> _What this task involves_
Give back, unchanged, each line of the listing below that contains the word "Return".
══ Supplied material
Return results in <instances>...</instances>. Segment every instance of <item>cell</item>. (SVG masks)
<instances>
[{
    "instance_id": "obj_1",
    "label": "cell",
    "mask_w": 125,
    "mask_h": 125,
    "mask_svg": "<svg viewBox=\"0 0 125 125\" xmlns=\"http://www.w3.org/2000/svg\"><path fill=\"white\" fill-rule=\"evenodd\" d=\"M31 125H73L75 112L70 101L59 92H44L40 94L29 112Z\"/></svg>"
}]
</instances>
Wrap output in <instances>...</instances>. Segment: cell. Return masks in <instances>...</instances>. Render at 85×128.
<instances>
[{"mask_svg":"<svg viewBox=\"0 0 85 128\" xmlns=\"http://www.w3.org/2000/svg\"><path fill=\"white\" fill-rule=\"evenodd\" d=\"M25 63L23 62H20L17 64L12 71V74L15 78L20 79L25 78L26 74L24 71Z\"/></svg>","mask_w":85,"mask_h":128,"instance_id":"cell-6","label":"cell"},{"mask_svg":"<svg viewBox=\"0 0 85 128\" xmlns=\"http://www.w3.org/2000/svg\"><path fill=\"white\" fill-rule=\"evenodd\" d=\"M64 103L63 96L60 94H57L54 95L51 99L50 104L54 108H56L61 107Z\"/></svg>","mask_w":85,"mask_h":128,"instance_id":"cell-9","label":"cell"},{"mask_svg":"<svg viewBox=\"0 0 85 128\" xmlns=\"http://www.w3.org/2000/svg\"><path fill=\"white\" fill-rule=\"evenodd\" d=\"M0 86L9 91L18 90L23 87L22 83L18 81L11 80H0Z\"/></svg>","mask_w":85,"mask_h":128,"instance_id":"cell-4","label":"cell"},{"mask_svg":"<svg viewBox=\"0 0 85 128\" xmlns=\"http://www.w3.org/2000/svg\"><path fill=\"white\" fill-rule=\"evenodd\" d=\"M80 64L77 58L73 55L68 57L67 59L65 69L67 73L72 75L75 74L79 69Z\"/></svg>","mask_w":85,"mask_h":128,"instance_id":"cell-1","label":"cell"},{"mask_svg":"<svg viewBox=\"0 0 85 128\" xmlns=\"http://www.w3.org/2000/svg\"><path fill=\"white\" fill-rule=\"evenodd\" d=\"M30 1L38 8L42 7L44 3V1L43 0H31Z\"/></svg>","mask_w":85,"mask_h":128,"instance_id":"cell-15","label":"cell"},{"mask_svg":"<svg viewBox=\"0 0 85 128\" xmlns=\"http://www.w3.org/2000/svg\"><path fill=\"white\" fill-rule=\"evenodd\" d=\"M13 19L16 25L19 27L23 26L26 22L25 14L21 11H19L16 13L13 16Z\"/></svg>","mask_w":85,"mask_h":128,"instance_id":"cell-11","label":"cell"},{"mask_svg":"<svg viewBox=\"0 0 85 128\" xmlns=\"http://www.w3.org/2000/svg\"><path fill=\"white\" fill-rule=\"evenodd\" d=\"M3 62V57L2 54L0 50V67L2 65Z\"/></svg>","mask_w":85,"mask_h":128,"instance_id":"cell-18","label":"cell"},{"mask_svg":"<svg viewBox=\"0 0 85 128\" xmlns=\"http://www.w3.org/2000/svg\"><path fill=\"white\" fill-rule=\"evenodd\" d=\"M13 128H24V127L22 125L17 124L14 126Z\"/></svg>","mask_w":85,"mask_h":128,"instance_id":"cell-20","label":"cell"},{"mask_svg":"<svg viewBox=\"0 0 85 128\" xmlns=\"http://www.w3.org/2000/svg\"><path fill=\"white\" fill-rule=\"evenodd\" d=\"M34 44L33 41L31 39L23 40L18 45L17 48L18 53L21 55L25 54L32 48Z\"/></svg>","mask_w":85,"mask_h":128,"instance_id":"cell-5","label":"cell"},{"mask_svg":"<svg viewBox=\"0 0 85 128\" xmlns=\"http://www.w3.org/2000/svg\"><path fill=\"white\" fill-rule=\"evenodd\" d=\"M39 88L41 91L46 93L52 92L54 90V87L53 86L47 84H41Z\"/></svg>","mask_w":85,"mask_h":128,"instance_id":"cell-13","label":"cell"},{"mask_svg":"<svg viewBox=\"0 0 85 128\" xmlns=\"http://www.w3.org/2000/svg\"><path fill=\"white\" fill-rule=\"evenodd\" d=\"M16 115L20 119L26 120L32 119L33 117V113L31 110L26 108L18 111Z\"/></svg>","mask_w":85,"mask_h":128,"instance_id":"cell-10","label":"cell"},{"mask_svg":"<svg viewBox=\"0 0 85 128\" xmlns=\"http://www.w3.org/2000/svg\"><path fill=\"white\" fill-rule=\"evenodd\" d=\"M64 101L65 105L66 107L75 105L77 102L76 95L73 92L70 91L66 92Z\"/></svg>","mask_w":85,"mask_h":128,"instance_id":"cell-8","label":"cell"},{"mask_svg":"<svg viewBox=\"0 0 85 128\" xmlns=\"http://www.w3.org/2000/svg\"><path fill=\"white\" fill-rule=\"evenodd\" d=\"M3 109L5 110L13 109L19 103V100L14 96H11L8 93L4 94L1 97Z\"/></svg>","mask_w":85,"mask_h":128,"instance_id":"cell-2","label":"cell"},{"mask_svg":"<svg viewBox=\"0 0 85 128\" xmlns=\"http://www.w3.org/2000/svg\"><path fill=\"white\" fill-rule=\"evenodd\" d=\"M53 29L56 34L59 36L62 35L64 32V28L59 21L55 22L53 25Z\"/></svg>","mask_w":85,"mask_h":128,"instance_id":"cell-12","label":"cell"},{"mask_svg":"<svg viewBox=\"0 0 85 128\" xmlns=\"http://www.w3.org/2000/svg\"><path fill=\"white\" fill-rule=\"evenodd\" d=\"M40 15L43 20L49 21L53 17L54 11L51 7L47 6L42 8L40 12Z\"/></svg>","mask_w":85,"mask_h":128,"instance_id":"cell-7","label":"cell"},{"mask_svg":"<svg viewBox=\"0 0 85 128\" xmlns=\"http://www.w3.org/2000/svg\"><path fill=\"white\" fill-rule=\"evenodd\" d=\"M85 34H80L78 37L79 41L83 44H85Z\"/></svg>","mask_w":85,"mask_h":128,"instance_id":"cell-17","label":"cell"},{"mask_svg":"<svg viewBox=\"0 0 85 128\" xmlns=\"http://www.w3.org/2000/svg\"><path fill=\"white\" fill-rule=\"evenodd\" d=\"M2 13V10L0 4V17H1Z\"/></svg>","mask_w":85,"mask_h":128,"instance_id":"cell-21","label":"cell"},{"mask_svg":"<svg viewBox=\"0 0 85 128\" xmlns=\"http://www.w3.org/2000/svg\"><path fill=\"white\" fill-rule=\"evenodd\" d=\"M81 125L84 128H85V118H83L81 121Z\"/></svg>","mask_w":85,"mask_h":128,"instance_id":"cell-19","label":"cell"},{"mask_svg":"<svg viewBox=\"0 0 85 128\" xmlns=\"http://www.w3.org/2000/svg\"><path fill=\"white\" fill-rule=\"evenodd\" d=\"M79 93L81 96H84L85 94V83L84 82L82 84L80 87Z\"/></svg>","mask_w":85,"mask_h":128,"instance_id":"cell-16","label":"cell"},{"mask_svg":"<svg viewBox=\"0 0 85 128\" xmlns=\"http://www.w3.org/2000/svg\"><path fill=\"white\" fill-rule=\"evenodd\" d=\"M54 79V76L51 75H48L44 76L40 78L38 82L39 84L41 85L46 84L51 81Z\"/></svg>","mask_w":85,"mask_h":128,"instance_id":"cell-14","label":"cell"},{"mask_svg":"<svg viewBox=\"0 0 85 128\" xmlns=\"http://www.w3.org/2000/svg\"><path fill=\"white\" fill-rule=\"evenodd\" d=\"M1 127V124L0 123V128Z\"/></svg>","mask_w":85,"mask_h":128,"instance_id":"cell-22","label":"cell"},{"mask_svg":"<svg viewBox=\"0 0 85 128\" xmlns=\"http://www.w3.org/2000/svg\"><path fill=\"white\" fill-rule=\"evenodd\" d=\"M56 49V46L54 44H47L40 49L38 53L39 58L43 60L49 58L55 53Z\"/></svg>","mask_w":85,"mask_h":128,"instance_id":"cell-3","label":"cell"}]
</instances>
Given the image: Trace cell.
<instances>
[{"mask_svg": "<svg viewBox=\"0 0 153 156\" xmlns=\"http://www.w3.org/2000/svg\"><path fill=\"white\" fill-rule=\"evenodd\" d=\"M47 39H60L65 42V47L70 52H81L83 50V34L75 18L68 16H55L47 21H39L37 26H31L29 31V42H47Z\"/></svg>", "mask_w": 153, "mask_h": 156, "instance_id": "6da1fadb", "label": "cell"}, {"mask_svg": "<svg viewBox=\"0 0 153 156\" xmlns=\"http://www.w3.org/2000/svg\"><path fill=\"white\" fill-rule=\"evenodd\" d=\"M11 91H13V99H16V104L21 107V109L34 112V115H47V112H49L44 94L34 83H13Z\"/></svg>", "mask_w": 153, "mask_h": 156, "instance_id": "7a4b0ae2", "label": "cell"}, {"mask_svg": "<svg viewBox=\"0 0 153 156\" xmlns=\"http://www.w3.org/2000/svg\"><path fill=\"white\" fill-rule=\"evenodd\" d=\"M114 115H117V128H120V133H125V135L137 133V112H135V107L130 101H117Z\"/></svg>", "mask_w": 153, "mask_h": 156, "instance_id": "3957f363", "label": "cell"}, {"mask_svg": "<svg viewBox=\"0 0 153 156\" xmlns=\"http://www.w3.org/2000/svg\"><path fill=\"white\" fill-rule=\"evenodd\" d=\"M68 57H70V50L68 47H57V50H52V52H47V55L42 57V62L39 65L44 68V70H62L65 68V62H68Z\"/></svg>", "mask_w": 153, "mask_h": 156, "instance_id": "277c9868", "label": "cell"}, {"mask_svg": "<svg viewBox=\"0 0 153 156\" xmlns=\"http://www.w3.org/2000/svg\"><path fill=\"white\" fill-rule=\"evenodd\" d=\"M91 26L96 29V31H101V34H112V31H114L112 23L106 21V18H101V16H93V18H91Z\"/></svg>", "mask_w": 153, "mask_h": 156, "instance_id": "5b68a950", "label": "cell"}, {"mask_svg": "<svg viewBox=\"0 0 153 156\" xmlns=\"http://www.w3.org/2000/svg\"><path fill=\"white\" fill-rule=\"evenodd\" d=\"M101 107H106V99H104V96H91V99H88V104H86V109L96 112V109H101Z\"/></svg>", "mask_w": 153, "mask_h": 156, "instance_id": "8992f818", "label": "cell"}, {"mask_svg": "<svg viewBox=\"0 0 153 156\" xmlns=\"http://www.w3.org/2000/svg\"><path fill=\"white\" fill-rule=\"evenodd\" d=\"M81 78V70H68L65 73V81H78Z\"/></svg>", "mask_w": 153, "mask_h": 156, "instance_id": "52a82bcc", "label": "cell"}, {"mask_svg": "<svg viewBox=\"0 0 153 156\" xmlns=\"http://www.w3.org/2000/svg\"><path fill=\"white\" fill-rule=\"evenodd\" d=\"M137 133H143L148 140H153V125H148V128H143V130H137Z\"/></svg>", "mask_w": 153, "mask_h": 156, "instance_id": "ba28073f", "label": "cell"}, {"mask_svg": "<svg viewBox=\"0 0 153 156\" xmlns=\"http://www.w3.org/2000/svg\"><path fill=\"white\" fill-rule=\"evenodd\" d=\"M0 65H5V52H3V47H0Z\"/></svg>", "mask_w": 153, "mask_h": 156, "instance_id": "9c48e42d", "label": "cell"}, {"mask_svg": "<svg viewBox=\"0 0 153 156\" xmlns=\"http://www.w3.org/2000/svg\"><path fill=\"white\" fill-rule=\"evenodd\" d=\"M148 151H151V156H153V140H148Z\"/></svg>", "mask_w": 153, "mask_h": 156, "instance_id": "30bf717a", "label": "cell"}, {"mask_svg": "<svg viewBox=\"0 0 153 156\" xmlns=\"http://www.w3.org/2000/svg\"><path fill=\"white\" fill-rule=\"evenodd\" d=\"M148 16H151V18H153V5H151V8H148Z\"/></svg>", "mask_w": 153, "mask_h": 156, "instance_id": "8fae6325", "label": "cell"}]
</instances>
════
> _Answer to this task_
Return results in <instances>...</instances>. Segment every instance of <item>cell</item>. (SVG masks)
Wrap output in <instances>...</instances>. Segment: cell. Return masks in <instances>...</instances>. Render at 85×128.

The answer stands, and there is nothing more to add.